Repeat exactly the lines of the material below that run from the "Large Solid-Faced Canvas" line to the "Fototapeten Krokodile cocodrilos" line, including both, and do not carry over any pictures.

**Records for this exercise:**
──────────

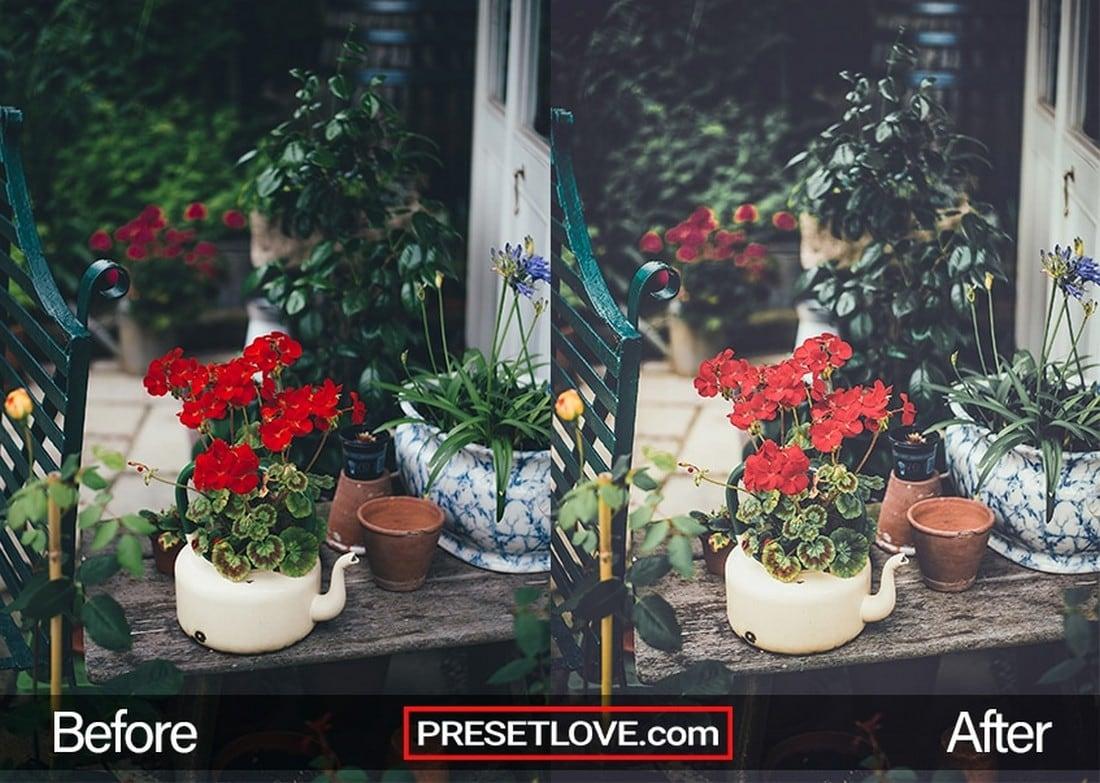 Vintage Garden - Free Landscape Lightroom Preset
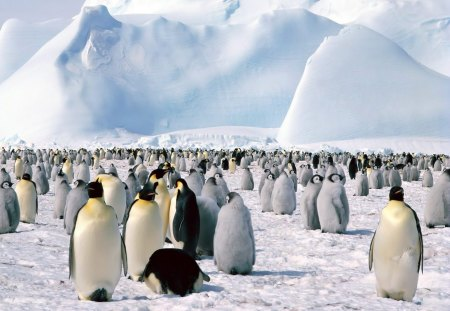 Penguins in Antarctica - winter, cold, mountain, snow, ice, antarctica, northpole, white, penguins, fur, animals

──────────

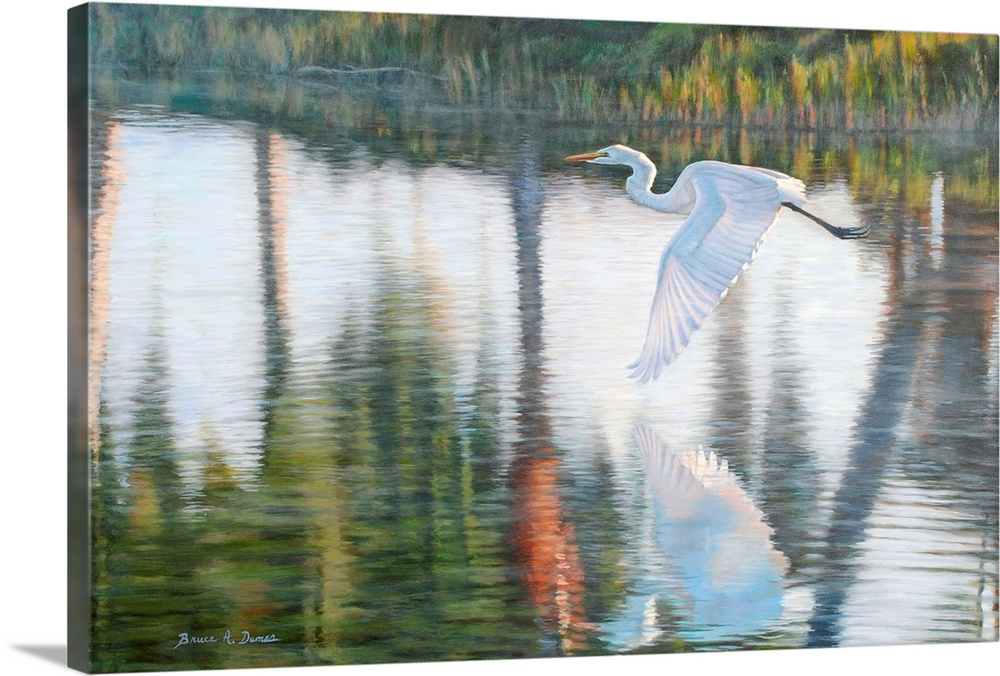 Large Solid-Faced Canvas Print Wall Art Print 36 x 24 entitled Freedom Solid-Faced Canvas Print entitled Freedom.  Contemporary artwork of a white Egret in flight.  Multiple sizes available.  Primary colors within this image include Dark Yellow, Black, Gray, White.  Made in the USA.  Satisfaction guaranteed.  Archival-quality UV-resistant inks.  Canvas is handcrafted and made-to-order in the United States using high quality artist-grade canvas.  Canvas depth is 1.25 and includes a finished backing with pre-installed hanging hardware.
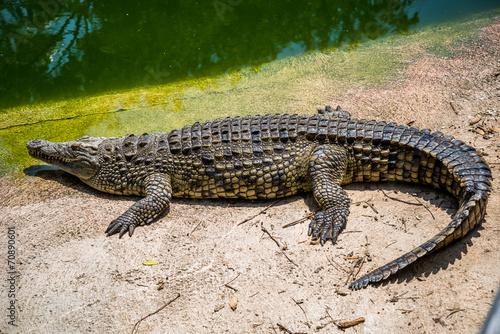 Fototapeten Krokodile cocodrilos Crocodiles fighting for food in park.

──────────

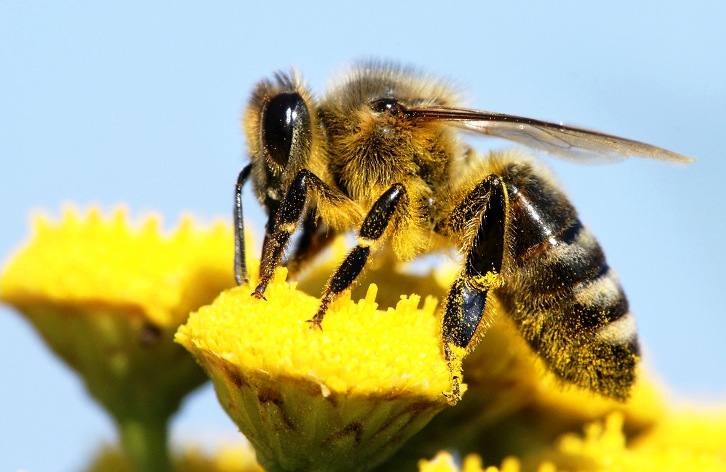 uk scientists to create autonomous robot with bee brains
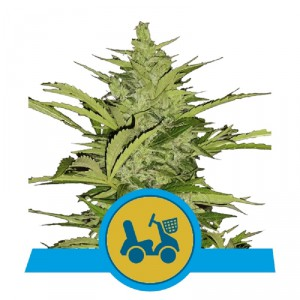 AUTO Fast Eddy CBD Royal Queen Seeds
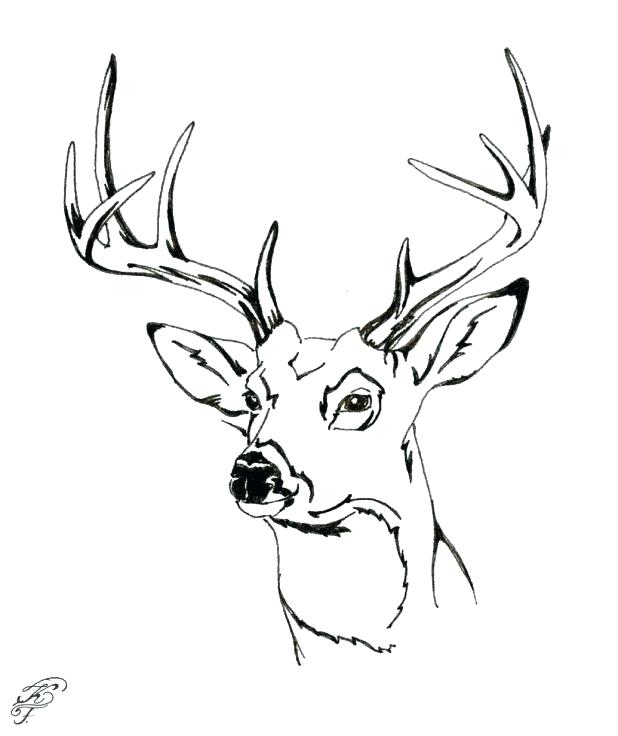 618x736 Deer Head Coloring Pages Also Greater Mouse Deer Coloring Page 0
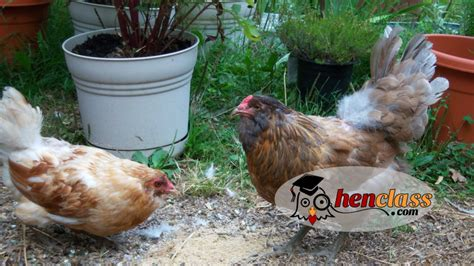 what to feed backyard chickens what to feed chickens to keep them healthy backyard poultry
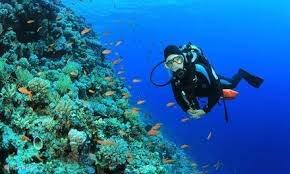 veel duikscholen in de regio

──────────

**Solved exercise:**
 Large Solid-Faced Canvas Print Wall Art Print 36 x 24 entitled Freedom Solid-Faced Canvas Print entitled Freedom.  Contemporary artwork of a white Egret in flight.  Multiple sizes available.  Primary colors within this image include Dark Yellow, Black, Gray, White.  Made in the USA.  Satisfaction guaranteed.  Archival-quality UV-resistant inks.  Canvas is handcrafted and made-to-order in the United States using high quality artist-grade canvas.  Canvas depth is 1.25 and includes a finished backing with pre-installed hanging hardware.
 Fototapeten Krokodile cocodrilos Crocodiles fighting for food in park.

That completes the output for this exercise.